Atlantic Pilotage Authority Canada; Administration de Pilotage de l'Atlantique;
- Company type: Crown corporation
- Founded: February 1, 1972
- Headquarters: Halifax, Nova Scotia, Canada
- Area served: Canadian Internal Waters in and around the provinces of New Brunswick, Prince Edward Island, Nova Scotia and Newfoundland and Labrador
- Key people: Sean Griffiths (CEO); David Anderson (COO);
- Services: Pilotage
- Website: www.atlanticpilotage.com

= Atlantic Pilotage Authority =

Canadian pilotage authority

The Atlantic Pilotage Authority Canada (Administration de Pilotage de l'Atlantique) is a Crown corporation that enforces pilotage in Atlantic Canadian Internal Waters. It was established as a result of recommendations made by the Royal Commission on Pilotage in Canada, by the Pilotage Act, Section 18, on February 1, 1972 mandated to assist in pilotage in all Canadian waters in and around the provinces of New Brunswick, Prince Edward Island, Nova Scotia and Newfoundland and Labrador.

== Pilotage incidents==
At the time of the Halifax Explosion in 1917, both the SS Imo and the SS Mont-Blanc were being guided by professional pilots.

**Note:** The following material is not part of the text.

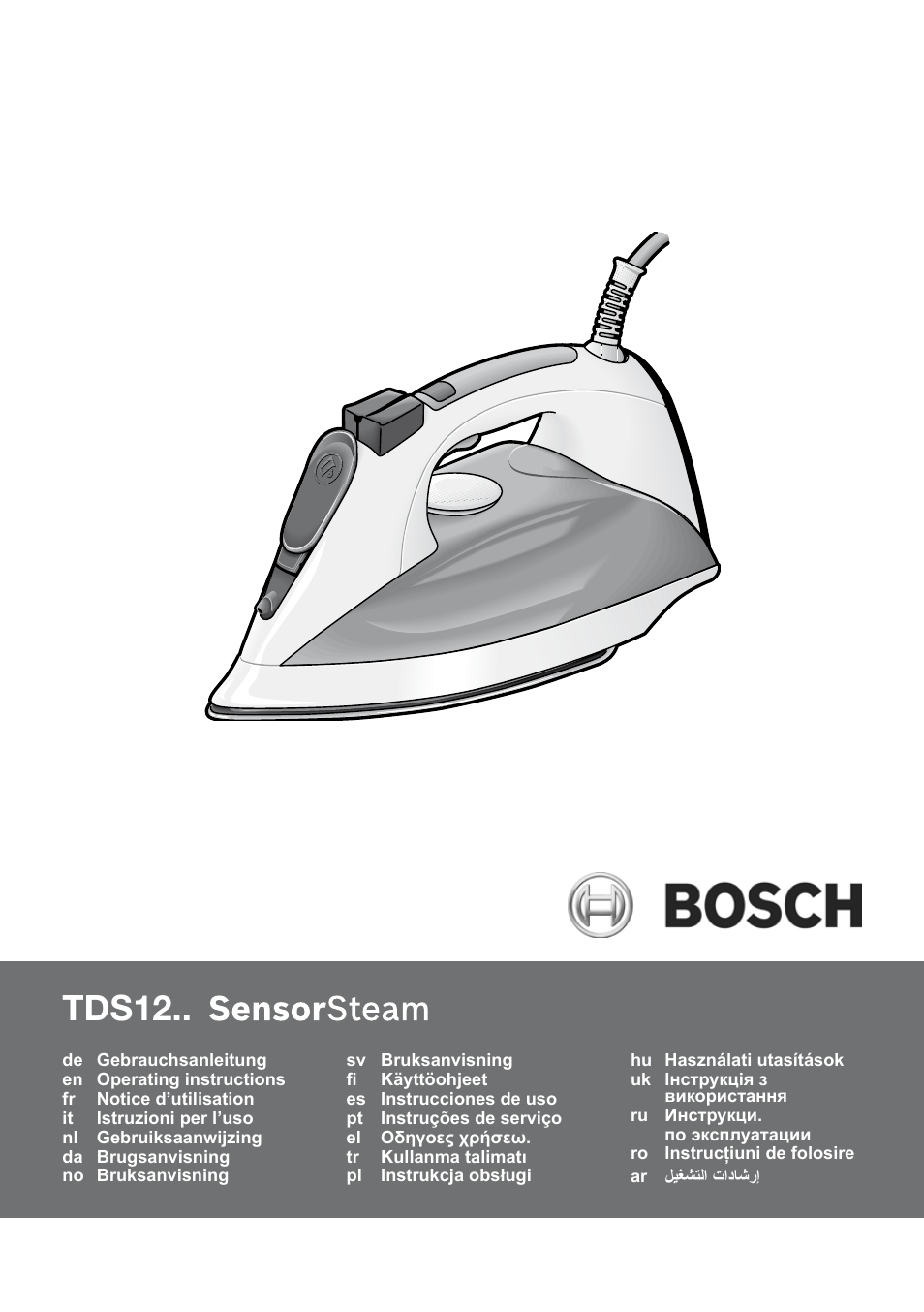 Bosch TDS12SPORT User Manual | 150 pages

On July 10, 2010, a French research ship, Fulmar, operated in Halifax harbour (where pilotage is mandatory) without a pilot, and reportedly came "frighteningly close" to two other ships.

== Auditor general review ==
In 2016, the Auditor General of Canada panned the authority, criticizing it for economic losses driven by artificially low pilotage rates, failed upkeep of corporate systems, lack of strategic planning, and issues with conflict of interest. The report was reviewed by the House of Commons Standing Committee on Public Accounts.